The gold plating on the steel nib has started to wear off, but I think it adds character! The dark spots are just splotches of Diamine ink. Another indication that the pen is from circa '55 is the cap band, which is perfectly straight - later versions were tapered.
The other indication is the vertical feed channels, which were used in all Pelikan pens of that era. Later versions have the horizontal ones present on modern day pens as well. I have read that the vertical channels can be fragile; these look to have held up pretty well.
The ink window is a nice clear green, although of course that is not evident here because it is full of ink! It took some effort to clear out all the old ink from behind the piston head gasket; I dared not attempt to take it apart, but some vigorous shaking seems to have gotten the job done.
The Pelikan 120 was never meant to be a high-end pen: it was sold as a student model, hence the gold-plated steel nib. I believe the "O" stands for oblique and the general appearance of the writing would indicate that this is somewhat equivalent to current OM (oblique medium) nibs.
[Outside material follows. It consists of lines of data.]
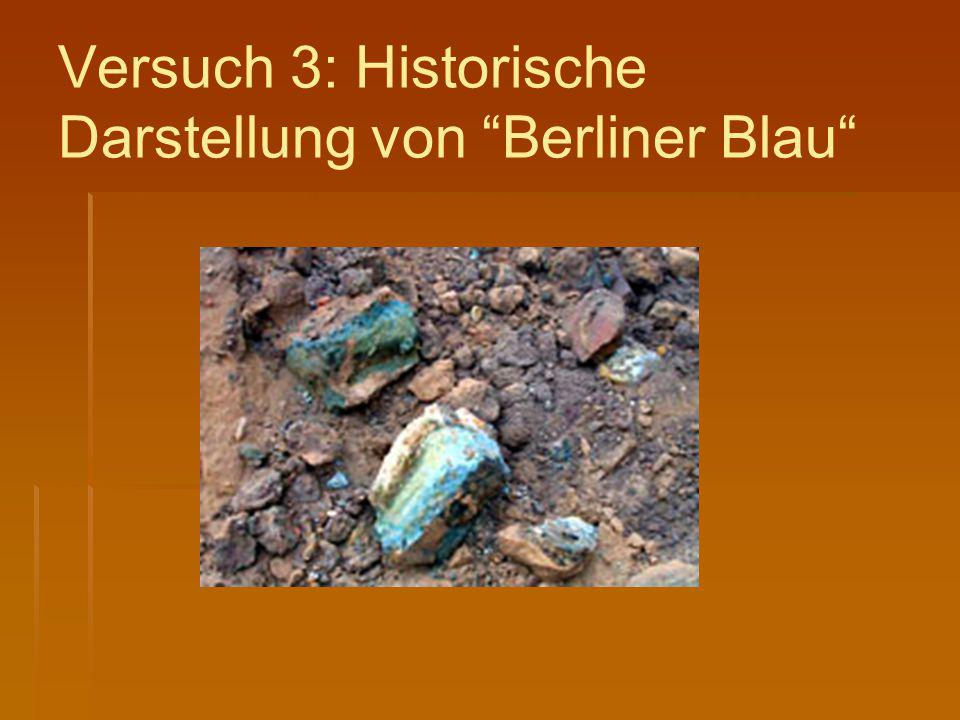"""Versuch 3: Historische Darstellung von """"Berliner Blau"""""""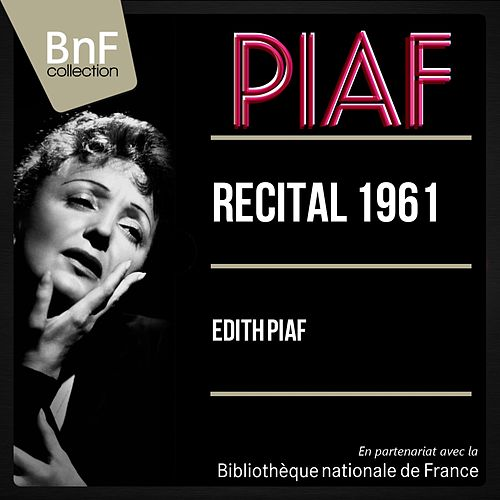 Récital 1961 (Live, Stereo Version) de Edith Piaf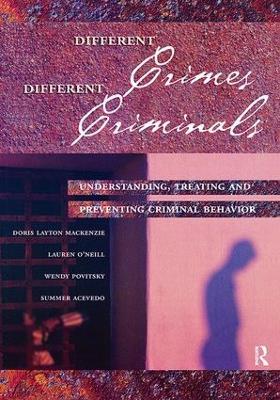 Different Crimes, Different Criminals by Doris Layton MacKenzie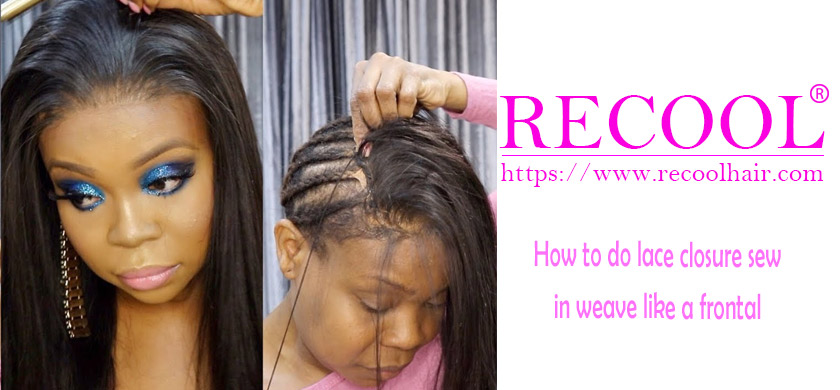 How to do lace closure sew in weave like a frontal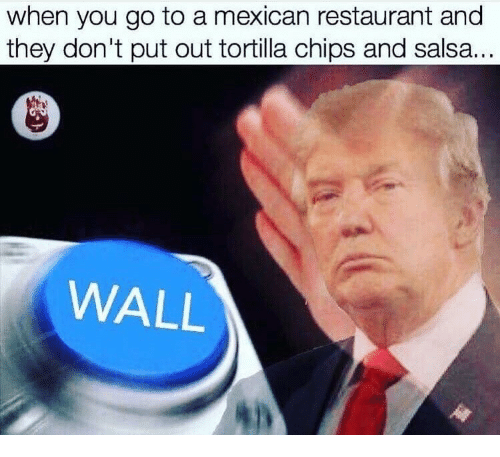 chips and salsa: when you go to a mexican restaurant and  they don't put out tortilla chips and salsa...  WALL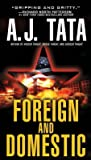 Foreign and Domestic (A Jake Mahegan Thriller, #1)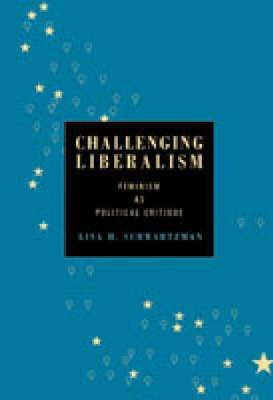 Challenging Liberalism: Feminism as Political Critique
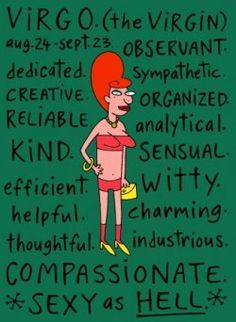So look at you Virgo! You have all these magnificent traits; Observant, Sympathetic, Organized, Kind, Witty, Efficient...and the list goes on!...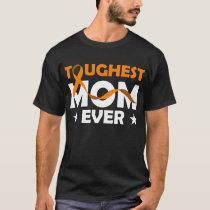 Toughest Mom ever T-Shirt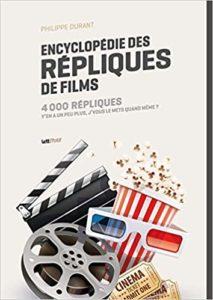 Encyclopédie des répliques de films (Philippe Durant)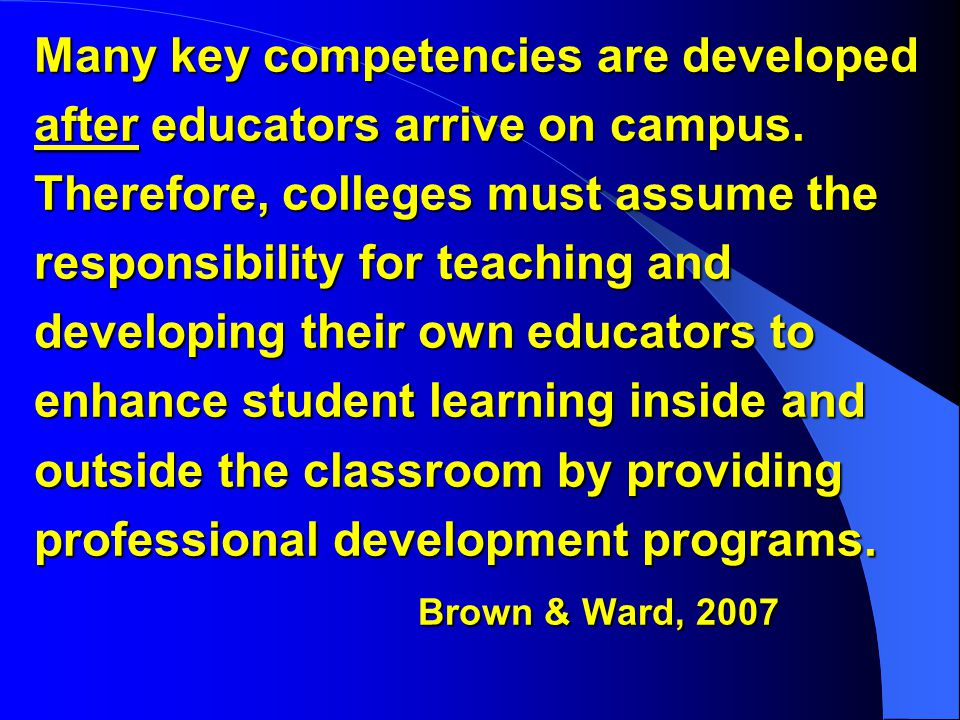 Many key competencies are developed after educators arrive on campus.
I don't care much for oblique nibs - on this one I find I have to constantly turn the pen to find an angle at which the nib does not catch on the paper and provides a relatively constant flow. There is a hint of flex, but as the nib is originally medium anyway, there isn't enough line variation for it to be useful. The disadvantage of vintage pens is that one has little choice in these matters, so I can live with it.
Not a bad day, considering I found nothing particularly exciting on the typewriter front. It is nice to have something else to keep an eye out for when I visit the market.